Muchas películas juegan con dos niveles, el primero, el de
la trama explícita y visible; el segundo a un nivel metafórico, que requiere
una interpretación. Habitualmente es exigible que, por mucho valor que pueda
tener este segundo nivel, el primero cumpla unos mínimos aceptables que le
doten de cierta autonomía: que se pueda disfrutar de la película incluso sólo a
ese nivel. Sin embargo, ocasionalmente se dan algunas excepciones,
especialmente cuando ese segundo nivel contiene la clave de la trama. Ocurría
con la extraña The Fall de Tarsem
(precisamente Spike Jonze presentaba
aquella película) y con la interesante Tránsito de Marc Forster, que como esta, representaba metafóricamente un proceso mental.
Lo que interesa en la película es la transición del niño protagonista hacia un
paso más de madurez, de la incapacidad de controlar sus impulsos más salvajes a
un nuevo estado donde será capaz de relacionarse socialmente.

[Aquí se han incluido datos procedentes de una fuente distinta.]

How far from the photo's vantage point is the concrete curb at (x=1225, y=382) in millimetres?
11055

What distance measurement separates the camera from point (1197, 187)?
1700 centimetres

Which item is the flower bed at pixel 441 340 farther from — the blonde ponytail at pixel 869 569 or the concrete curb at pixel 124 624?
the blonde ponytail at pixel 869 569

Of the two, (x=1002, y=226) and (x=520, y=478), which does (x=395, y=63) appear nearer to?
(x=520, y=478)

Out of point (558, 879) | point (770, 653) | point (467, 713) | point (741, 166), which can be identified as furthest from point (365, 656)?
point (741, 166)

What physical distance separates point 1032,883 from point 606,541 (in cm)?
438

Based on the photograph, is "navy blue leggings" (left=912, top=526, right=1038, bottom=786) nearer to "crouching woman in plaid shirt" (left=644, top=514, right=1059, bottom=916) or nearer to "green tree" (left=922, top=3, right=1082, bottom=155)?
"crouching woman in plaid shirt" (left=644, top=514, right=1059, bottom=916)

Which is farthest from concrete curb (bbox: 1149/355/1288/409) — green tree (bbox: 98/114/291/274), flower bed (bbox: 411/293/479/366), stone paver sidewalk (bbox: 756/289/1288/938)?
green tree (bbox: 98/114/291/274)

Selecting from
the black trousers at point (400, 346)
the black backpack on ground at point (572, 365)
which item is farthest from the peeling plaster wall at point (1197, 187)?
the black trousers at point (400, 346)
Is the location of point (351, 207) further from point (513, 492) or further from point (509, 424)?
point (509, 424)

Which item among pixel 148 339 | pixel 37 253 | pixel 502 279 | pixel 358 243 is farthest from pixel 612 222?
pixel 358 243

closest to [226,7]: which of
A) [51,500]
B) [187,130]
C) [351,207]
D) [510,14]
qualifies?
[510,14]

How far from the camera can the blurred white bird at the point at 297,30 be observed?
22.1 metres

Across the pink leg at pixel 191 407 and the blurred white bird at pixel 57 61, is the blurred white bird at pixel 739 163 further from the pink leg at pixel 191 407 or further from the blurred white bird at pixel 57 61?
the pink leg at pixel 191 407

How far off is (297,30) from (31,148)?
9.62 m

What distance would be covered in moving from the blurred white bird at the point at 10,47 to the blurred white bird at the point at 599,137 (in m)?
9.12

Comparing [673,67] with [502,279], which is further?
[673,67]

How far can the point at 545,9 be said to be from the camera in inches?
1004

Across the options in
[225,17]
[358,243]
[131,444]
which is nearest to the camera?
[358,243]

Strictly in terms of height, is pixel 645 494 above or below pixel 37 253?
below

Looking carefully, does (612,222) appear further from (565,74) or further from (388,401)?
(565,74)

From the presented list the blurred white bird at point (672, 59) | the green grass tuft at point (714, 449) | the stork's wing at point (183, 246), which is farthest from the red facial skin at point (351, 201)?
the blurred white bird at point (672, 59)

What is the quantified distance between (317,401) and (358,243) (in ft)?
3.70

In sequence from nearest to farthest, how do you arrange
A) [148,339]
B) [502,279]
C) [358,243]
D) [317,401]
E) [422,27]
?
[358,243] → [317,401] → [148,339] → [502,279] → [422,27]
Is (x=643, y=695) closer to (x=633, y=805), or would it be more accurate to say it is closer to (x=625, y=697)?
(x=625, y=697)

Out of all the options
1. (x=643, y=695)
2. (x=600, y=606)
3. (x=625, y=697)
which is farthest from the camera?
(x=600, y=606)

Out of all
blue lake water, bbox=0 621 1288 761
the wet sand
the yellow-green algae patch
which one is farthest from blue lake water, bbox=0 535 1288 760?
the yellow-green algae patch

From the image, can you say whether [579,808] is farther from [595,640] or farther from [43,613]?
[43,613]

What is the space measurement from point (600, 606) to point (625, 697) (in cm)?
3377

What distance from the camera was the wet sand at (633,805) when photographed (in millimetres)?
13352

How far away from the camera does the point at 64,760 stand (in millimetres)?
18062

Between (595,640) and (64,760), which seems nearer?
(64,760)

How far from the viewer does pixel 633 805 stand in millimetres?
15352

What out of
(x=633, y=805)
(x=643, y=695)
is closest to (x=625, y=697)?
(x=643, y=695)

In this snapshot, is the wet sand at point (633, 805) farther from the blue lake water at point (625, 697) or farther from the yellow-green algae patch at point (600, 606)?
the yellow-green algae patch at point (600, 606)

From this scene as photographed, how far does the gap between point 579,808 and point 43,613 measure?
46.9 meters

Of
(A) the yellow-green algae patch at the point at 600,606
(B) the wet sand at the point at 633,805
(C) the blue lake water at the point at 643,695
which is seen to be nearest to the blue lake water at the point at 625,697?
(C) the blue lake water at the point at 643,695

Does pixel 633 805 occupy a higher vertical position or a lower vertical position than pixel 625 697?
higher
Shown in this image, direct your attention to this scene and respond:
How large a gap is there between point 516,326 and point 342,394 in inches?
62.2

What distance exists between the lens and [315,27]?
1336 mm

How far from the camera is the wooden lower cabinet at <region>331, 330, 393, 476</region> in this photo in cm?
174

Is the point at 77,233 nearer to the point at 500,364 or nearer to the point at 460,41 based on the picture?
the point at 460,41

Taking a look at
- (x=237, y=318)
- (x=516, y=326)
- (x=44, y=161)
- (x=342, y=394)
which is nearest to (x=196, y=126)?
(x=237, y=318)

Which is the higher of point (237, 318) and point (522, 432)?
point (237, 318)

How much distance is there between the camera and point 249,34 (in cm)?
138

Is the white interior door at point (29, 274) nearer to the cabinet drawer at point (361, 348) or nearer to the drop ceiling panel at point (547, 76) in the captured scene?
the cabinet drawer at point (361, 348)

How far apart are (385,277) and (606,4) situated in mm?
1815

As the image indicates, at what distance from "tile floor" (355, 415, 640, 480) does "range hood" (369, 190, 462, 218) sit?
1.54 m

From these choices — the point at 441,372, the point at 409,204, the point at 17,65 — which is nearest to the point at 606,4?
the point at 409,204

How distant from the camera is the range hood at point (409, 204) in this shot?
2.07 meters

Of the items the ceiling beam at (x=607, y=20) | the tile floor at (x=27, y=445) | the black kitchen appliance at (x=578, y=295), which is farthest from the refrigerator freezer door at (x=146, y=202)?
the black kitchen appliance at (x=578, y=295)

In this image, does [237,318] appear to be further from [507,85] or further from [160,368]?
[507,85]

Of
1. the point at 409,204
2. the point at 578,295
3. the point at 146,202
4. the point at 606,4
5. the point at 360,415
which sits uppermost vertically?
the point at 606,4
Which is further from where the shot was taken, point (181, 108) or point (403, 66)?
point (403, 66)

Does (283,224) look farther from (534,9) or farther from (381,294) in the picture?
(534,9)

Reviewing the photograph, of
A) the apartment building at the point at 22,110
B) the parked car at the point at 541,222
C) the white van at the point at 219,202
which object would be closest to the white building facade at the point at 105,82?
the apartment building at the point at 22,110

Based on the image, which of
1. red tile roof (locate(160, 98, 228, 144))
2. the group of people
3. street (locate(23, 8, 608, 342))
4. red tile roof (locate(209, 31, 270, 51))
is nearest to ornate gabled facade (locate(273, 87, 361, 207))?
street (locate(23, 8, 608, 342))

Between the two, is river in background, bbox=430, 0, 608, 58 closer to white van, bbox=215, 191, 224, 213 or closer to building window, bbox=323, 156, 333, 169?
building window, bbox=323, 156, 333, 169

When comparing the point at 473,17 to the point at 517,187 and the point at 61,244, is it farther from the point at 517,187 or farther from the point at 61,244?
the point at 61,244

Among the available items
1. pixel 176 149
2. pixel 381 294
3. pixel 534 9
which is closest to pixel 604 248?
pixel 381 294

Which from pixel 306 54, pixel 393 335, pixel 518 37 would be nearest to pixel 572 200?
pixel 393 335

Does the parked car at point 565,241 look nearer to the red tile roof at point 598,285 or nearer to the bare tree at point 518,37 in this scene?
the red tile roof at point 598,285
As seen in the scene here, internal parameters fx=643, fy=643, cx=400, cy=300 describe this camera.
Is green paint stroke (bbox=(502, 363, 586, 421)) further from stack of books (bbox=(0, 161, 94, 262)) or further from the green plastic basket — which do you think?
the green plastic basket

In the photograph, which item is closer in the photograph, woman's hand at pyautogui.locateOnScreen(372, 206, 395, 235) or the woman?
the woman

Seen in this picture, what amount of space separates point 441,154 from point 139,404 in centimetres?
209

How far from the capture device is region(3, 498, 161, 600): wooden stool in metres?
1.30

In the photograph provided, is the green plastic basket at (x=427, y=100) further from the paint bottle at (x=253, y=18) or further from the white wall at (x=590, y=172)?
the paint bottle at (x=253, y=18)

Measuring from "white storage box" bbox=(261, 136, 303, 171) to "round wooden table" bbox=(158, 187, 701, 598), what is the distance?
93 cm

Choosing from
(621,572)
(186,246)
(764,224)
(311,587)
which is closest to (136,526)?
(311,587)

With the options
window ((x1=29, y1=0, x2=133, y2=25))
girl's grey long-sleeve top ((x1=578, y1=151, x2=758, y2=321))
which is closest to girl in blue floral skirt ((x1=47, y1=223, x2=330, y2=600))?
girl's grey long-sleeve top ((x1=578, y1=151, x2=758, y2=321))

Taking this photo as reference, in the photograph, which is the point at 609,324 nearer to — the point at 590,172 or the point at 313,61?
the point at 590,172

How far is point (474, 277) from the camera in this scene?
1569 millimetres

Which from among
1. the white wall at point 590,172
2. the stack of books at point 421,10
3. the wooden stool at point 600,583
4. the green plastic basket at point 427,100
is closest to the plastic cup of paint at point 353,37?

En la medida que interpretamos el proceso interno que sucede
en la mente del joven protagonista, la película se muestra rica, interesante y
pide nuevos visionados. Si perdemos este horizonte, sólo podemos ver un cuento
de niños, un primer nivel que puede resultar insulso para un adulto. Parte del
mérito de esta película es que un niño puede disfrutar de ella asimilando al
mismo tiempo el fondo de una manera inconsciente, sin racionalizarlo. Por ello,
pienso en ella como una película idónea para el crecimiento personal y
cinematográfico de los más pequeños. Normalmente lo que un guionista considera
"una película para niños" no es más que un guión con criterios de calidad mucho
más débiles que aglutina una serie de temáticas supuestamente interesantes y
cercanas para el niño. Sin embargo, Donde
viven los monstruos, ofrece una historia profunda en un lenguaje
sorprendentemente en sintonía con la mente infantil. Gran mérito de Dave Eggers que además ha sacado material de donde apenas había, manteniendo, eso sí, la esencia.
En cuanto al público adulto, no sólo puede disfrutar de esa
segunda lectura, sino también de una exquisita estética y puesta en escena.
Desde la primera secuencia, que aparece brusca tras unos logos adaptados, con
el crío corriendo por la casa, Jonze nos sumerge en una atmósfera realista tan
deliciosamente descuidada que rivaliza con la tecnología 3D en inmersión,
aunque por el camino contrario. Las imágenes con los monstruos siguen
manteniendo ese realismo (asombroso en el caso de los personajes ficticios)
donde las piedras chocan a nuestro alrededor. Además se consiguen planos
bellísimos en parajes emblemáticos. Una obra completa que funciona más que
nunca como un producto para todos los públicos.